After a long travel day and a quick stop in Dublin, we’ve finally settled into our summer in Türkiye.
This year’s trip is a little different. We’re spending six weeks in Antalya to help my sister and brother-in-law after he suffered a massive stroke in April. We are grateful that we have the flexibility to be here while he focuses on recovery and she navigates the endless appointments, therapies, and logistics that come with it.
The help we provide is not particularly glamorous. Laundry. Grocery shopping. Organizing the pantry. Making meals. Running errands. The kinds of things that are easy to let slide when your attention is focused on much bigger concerns.
On the way here, we spent a day in Dublin. One of the highlights was visiting St. Audoen’s Church. An incredible docent took the time to show Kayra around, explaining how the original doorway has been carefully preserved through centuries of renovations and letting him imagine all the people who have passed through it over the last 800-plus years.



He then turned on the church’s 19th-century organ. We could hear the low hum as it came to life before he opened it up and showed us the pipes and inner workings. He explained how they are cleaned and maintained, let Kayra play a few notes, and even encouraged him to feel the vibrations from the pedals. Kayra was completely fascinated. For nearly half an hour he asked questions about this and that and the docent encouraged him to touch and feel as many pieces of history as he could, including the “Lucky Stone.
One of the funniest moments came when the docent showed us the ancient baptismal font. It was hundreds and hundreds of years old. I mentioned that Kayra hadn’t been baptized but had received a Buddhist baby blessing instead. The docent paused for a second, shrugged, and said, “Eh… same thing.”
The opportunity to explore history in such a hands-on, personal way was something none of us will forget. It was a perfect reminder that some of the best travel experiences are the ones you never planned.
Once we arrived in Antalya, we started settling into a new routine. Since school is still in session back home, mornings begin with breakfast and schoolwork before heading to the beach or pool.
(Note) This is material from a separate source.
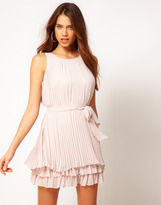 Lipsy Pleated Day Dress
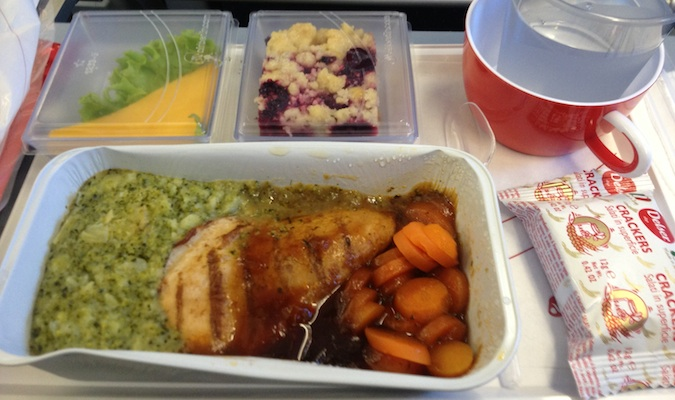 air berlin food in economy class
In the afternoons, I shift into East Coast work hours and answer emails and take calls from a shady table by the pool while Kayra swims nearby.
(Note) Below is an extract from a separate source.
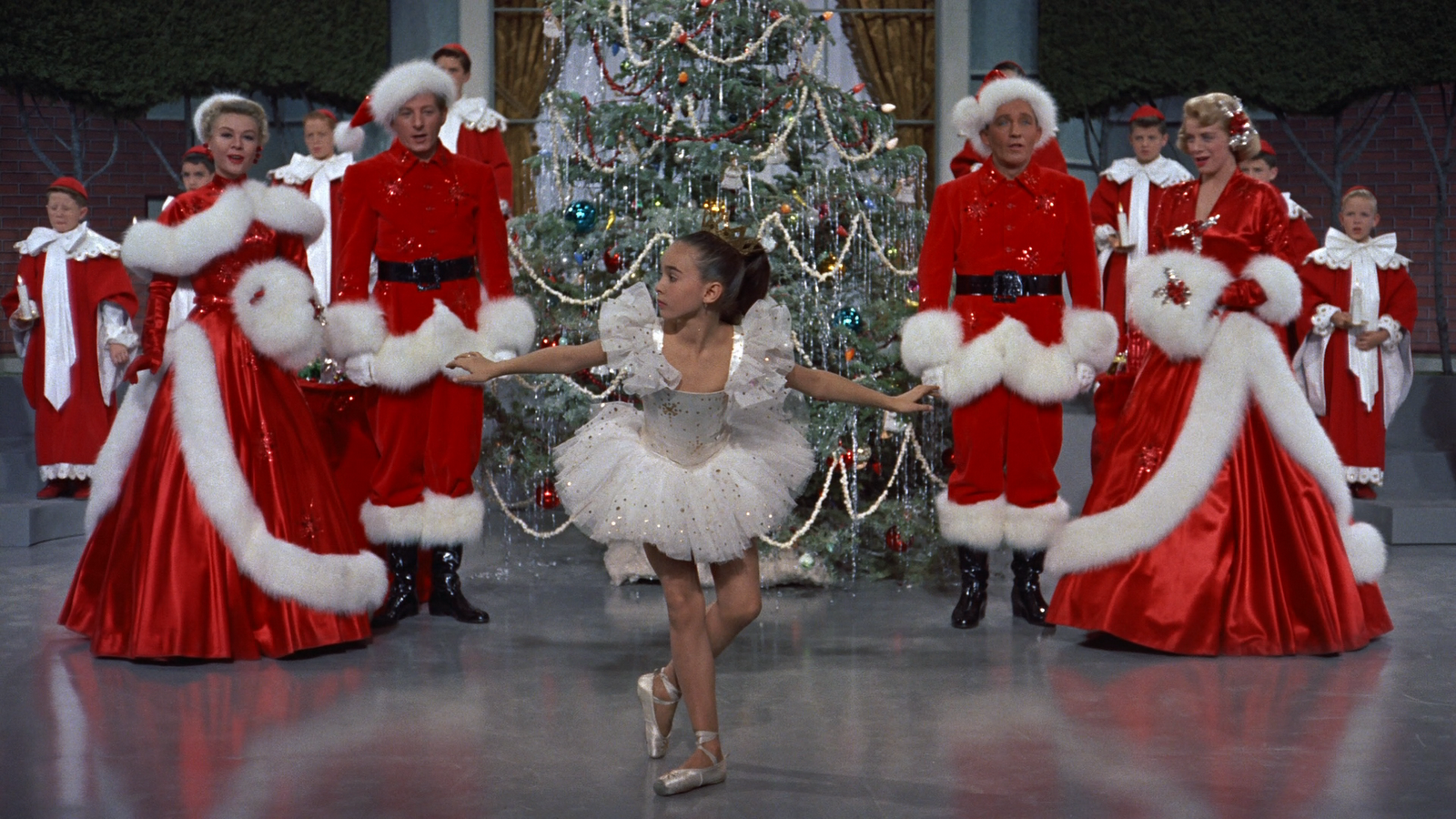 White Christmas Movie.25 Days Of Christmas Movies 10 White Christmas The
For Kurban Bayram, we spent a day at the family village house in the mountains. The weather was cooler than the coast, the fruit trees were loaded, and every roadside stand seemed to be selling fresh berries and apricots.
Kayra immediately disappeared.
One of my favorite things about Türkiye is how naturally children are welcomed into community life. The neighbors spotted him over the fence, waved him over, and before long he had vanished into their garden. A while later he returned carrying a plate piled with sun-warmed berries and apricots.


Not long after that, I looked over and found him sitting at their table. They were feeding him dinner and chatting away while he happily joined in. He stayed for over an hour before wandering back with more fruit to share with us.
I barely saw him all day.
The whole scene felt very familiar. Turkish hospitality can be remarkable, and children seem to belong to everyone. A neighbor’s child quickly becomes everyone’s child.
So that’s week one: a quick stop in Dublin, a Bayram visit to the mountains, lots of family time, a little work, a little school, and the beginning of what I hope will be a meaningful summer for all of us.